# Statement Logging (Chapter One)

<!-- - Associated: (Insert list of associated epics, issues, or PRs) -->

<!-- <\!-- -->
<!-- Note: Feel free to add or remove sections as needed. However, most design -->
<!-- docs should at least keep the suggested sections. -->
<!-- -\-> -->

## Context

There exists no -- or very limited -- visiblity into the body of
statements that users are running against Materialize, either for us
or for the users themselves. This creates several problems. Some
examples, in no particular order:

* We can't allocate engineering resources effectively. For example, we
  don't know which query patterns are particularly common and thus
  that we should put particular effort into optimizing.
* Administrators in large organizations have no way to see what
  queries people (or machines) in their organization are commonly
  issuing
* If a user's cluster is crashing, support (or the users themselves)
  are not able to attempt to debug by checking whether a particularly
  expensive or dangerous query was run recently.

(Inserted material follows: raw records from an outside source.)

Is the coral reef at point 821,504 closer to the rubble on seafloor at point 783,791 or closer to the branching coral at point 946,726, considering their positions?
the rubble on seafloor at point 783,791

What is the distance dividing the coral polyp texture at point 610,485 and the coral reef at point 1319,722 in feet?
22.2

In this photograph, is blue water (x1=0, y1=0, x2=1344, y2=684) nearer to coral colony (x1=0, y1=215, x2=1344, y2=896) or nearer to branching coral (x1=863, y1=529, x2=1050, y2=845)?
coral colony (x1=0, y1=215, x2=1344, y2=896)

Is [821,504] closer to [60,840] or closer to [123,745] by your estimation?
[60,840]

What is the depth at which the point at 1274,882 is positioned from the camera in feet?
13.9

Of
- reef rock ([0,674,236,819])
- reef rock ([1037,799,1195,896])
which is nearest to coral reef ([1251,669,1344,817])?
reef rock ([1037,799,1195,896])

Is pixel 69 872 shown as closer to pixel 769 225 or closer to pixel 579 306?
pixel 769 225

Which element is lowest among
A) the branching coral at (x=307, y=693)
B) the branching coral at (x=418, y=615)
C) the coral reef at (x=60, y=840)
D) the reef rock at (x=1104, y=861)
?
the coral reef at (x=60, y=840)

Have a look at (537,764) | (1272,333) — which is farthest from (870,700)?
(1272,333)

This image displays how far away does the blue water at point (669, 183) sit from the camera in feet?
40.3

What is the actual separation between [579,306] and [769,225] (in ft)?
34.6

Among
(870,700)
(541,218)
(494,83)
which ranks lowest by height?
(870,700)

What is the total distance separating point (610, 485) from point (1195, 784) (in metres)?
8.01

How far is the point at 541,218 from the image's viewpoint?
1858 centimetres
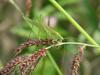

Note that two meaningfully distinct features arise from these. The
first is a user-visible statement log; that feature is the subject of
this design doc ("Chapter One"). An upcoming design doc ("Chapter
Two") will discuss the second feature: logging statements in _our_
infrastructure, for our own benefit. It is thought that implementing
Chapter One is a prerequisite for implementing Chapter Two.

## Goals

* Administrators should be able to access a table that records a
  representative sample of the statements issued in the recent past
  (e.g., last 30 days), along with other relevant information (e.g.,
  timestamp information, time to return, current cluster, current
  user, plan information, etc.)

## Non-Goals

* Chapter Two (getting the queries into our systems for our own
  analytics) is explicitly out of scope of _this_ design, but is
  necessary to unlock its full value, and so should be done as a
  follow-up ASAP.
* 100% durability of queries for all customers is permanently out of
  scope. We have to accept the possibility of losing data under
  adverse conditions. The reason for this design choice is that
  otherwise we would have to persist the text of every statement (in
  either Cockroach or S3), which we consider unacceptable for `SELECT`
  queries.
  In the future, we may allow such durability as a specially feature
  for users who request it, are willing to pay for it, and are also
  willing to accept increased latency on the read path. It is not hard
  to implement, but we would want to be careful about the tradeoffs
  involves. That feature is, however, _temporarily_ out of scope;
  i.e., it is not discussed further in this document.

## Overview

The coordinator maintains a buffer of pending events related to
statement execution. Whenever a prepared statement is created, a
corresponding event is added to the buffer. Whenever a statement is
executed, a system var called `statement_history_sample_rate` is
queried, and a random number between 0 and 1 is generated. If the
random number is greater than the sampling rate, a description of the
statement invocation is written into the buffer.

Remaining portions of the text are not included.